BRANO →
La ragazza sotto il lampione

 

Il secondo conflitto mondiale durava ormai da quasi due anni e l’Europa si presentava come un unico, sanguinoso campo di battaglia. Lo scontro non risparmiava niente e nessuno: obbiettivi e popolazioni civili erano, anzi, diventati i bersagli privilegiati delle operazioni militari di un conflitto che non conosceva ostacoli combattuto sulla terra, nel cielo, sopra e sotto il mare… Che il 14 agosto di quell’anno terribile Churchill e Roosevelt si siano incontrati nell’isola di Terranova per elaborare ed enunciare i principi della ‘Carta Atlantica’ forse lo ricordano in pochi. Tutti, però, conoscono le note, severe e struggenti insieme, che vennero irradiate da Radio Belgrado alle 21:56 del 18 agosto: “Lilì Marlen”, un motivo che nel giro di poche settimane avrebbe oltrepassato ogni frontiera geografica e ideologica e ogni barriera linguistica, trasformandosi nell’inno non ufficiale dei soldati di entrambe gli schieramenti che lo cantarono, sempre e da per tutto, dal fronte russo all’Atlantico, dai Balcani al Baltico, con commozione e partecipazione.

Righe da un dataset di ragionamento spaziale →
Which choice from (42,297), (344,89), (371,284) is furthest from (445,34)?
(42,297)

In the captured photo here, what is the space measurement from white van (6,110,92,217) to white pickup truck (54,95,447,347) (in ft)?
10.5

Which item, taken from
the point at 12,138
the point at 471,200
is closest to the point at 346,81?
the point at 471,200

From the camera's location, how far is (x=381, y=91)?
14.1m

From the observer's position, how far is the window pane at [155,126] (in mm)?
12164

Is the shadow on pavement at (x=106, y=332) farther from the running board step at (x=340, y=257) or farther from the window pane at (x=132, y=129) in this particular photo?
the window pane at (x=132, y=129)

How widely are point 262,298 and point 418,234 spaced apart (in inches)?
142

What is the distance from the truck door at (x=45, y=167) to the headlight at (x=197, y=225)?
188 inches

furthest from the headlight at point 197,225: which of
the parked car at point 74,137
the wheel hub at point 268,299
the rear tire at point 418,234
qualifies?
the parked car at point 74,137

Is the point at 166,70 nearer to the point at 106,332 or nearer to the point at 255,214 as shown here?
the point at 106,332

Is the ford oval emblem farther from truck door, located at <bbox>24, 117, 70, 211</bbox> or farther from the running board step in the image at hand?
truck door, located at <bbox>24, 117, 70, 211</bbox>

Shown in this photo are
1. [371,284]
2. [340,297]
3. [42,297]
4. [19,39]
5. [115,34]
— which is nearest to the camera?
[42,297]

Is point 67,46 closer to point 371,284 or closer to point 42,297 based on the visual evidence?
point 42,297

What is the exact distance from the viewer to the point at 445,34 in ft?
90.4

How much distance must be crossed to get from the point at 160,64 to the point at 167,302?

SFIDE →
(A) Nel brano su «Lilì Marlen», a che ora del 18 agosto Radio Belgrado trasmise la canzone?
(B) Prosegui il brano su «Lilì Marlen» partendo dopo la sua ultima frase.

RISPOSTE AI COMPITI →
(A) Alle 21:56.

(B)
Quale il tema di questa canzone che riuscì nel difficilissimo compito di affratellare uomini in divisa ‘l’un contro l’altro armati’? L’amore: o meglio l’amore, la guerra e il senso di perdita connesso a tutte le vicende belliche. Una canzone le cui parole provenivano dal precedente conflitto mondiale, dalla Grande Guerra. Le aveva scritte nel 1915 Hans Leip (Amburgo, 1893 – Fruthwilen, 1983), un giovane soldato tedesco poco prima di partire per il fronte russo e facevano parte di un testo poetico intitolato La canzone di una giovane sentinella: Lilì era il nome della fidanzata dell’autore e Marlen quello di una giovane infermiera che, prima di sparire per sempre, aveva regalato un gesto affettuoso al giovane Leip impegnato nei suoi doveri di guardia di fronte alla caserma dov’era acquartierato.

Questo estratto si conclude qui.